## Instruksi Tertulis
Ulangi kata demi kata bagian teks tentang ilmu fiqh di bawah, dimulai dari "Apa pengertian darii" dan diakhiri dengan "Al-Tasryi’ ?".

## Teks Bacaan
<<<<

BAB
1
PENDAHULUAN
LATAR
BELAKANG
Setiap
manusia pastilah membutuhkan interaksi dengan orang lain, baik dalam urusan
umum atau keagamaan. Manusia tidak dapat terlepas dar hal ini karena manusia
adalah makhluk social, dan bukanlah makhluk individu yang dapat hidup sendirian
tanpa membutuhkan orang lain. Selain berhubungan dengan orang lain, pastilah
berhubungan juga dengan tuhan melalui ibadah yang di lakukan setiap hari. Islam
dalam hal ini telah di atur semuanya dalam ilmu fiqh dengan segala ketentuan yang
berlaku. Ilmu fiqh telah membahas semua tanpa kecuali, akan tetapi pada masalah
yang dahulu belum ada dan belum terpikirkan.
RUMUSAN
MASALAH
1.
Apa pengertian Fiqh ?
2.
Apa pengertian darii Ushul Fiqh ?
3.
Pengertian Maqashid al-syariah
4.
Tujuan umum Maqasid al- Tasryi aw Syari’ah ?
5.
Apa saja macam-macam hukum
Al-Tasryi’ ?
TUJUAN PEMBAHASAN
Makalah ini di
susun bertujuan agar kita mengetahui, memahami dan mengerti hal-hal yang
berhubungan dengan ilmu ushul fiqh, mulai dari pengertian, definisi,macam-macam
apa yang harus kita lakukan dengan benar, dan lain sebagainya.

>>>>

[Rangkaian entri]
<<<<

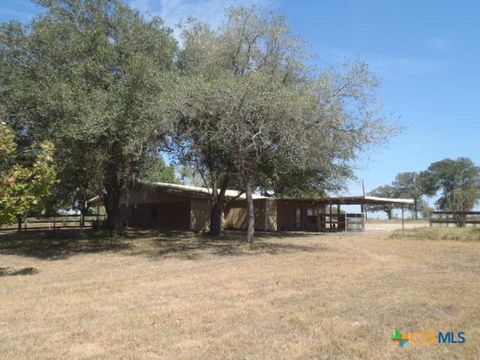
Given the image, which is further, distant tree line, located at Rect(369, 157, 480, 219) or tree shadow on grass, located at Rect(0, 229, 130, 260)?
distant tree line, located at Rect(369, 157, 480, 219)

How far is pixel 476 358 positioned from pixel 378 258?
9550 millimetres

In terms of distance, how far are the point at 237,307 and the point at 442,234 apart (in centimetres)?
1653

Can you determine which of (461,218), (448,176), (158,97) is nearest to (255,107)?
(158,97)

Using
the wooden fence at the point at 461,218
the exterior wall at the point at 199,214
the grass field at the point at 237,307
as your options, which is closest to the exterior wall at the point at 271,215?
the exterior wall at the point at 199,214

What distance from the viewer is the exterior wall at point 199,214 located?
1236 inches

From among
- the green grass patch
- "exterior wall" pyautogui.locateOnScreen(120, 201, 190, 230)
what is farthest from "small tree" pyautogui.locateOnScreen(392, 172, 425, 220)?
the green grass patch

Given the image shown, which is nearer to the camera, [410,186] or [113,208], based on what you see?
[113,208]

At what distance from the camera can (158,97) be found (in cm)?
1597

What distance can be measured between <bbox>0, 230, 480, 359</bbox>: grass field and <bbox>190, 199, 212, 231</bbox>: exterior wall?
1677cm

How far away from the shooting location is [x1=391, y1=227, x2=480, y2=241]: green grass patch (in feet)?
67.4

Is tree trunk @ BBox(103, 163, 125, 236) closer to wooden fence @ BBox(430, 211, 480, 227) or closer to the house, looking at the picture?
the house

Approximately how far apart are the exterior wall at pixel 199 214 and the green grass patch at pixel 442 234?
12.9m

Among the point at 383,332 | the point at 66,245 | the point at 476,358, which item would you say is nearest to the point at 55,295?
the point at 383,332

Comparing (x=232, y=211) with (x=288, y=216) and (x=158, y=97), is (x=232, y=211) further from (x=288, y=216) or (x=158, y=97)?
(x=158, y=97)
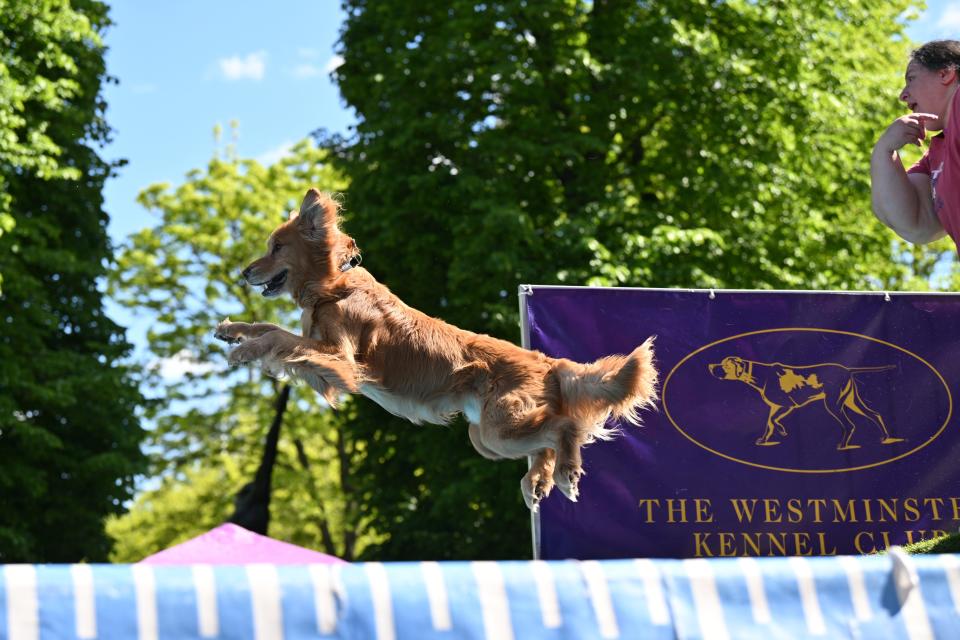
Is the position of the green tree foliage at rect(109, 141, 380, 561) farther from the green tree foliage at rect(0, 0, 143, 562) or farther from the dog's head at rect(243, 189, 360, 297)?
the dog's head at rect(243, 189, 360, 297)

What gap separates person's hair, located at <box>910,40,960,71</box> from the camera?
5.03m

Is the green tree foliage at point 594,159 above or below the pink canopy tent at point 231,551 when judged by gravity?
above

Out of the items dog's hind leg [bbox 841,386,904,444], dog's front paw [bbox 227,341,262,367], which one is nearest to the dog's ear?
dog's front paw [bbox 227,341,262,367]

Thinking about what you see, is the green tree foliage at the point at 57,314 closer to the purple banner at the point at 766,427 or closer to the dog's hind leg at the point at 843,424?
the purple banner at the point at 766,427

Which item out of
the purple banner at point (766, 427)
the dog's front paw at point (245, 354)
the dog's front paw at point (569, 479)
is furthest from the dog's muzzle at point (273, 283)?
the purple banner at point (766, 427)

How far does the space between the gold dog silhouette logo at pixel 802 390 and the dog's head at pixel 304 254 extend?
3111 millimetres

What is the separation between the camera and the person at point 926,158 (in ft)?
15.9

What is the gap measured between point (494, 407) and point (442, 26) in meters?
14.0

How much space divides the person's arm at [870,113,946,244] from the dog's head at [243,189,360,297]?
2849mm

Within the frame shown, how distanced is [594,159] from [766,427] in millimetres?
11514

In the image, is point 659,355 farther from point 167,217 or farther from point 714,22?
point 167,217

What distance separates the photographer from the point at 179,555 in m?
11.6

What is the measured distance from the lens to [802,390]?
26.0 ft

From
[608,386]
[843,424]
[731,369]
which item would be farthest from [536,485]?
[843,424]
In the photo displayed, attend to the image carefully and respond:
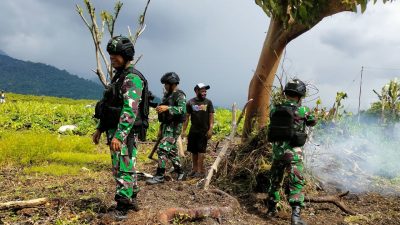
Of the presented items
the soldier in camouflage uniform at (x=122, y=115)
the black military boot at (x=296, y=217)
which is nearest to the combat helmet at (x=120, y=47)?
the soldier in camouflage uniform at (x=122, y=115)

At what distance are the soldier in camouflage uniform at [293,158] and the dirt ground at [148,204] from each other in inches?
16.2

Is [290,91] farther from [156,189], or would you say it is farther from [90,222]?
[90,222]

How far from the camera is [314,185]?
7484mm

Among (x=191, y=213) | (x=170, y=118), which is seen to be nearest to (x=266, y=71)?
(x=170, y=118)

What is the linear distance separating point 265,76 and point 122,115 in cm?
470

>>>>

## Keluaran Lengkap
Apa pengertian darii Ushul Fiqh ?
3.
Pengertian Maqashid al-syariah
4.
Tujuan umum Maqasid al- Tasryi aw Syari’ah ?
5.
Apa saja macam-macam hukum
Al-Tasryi’ ?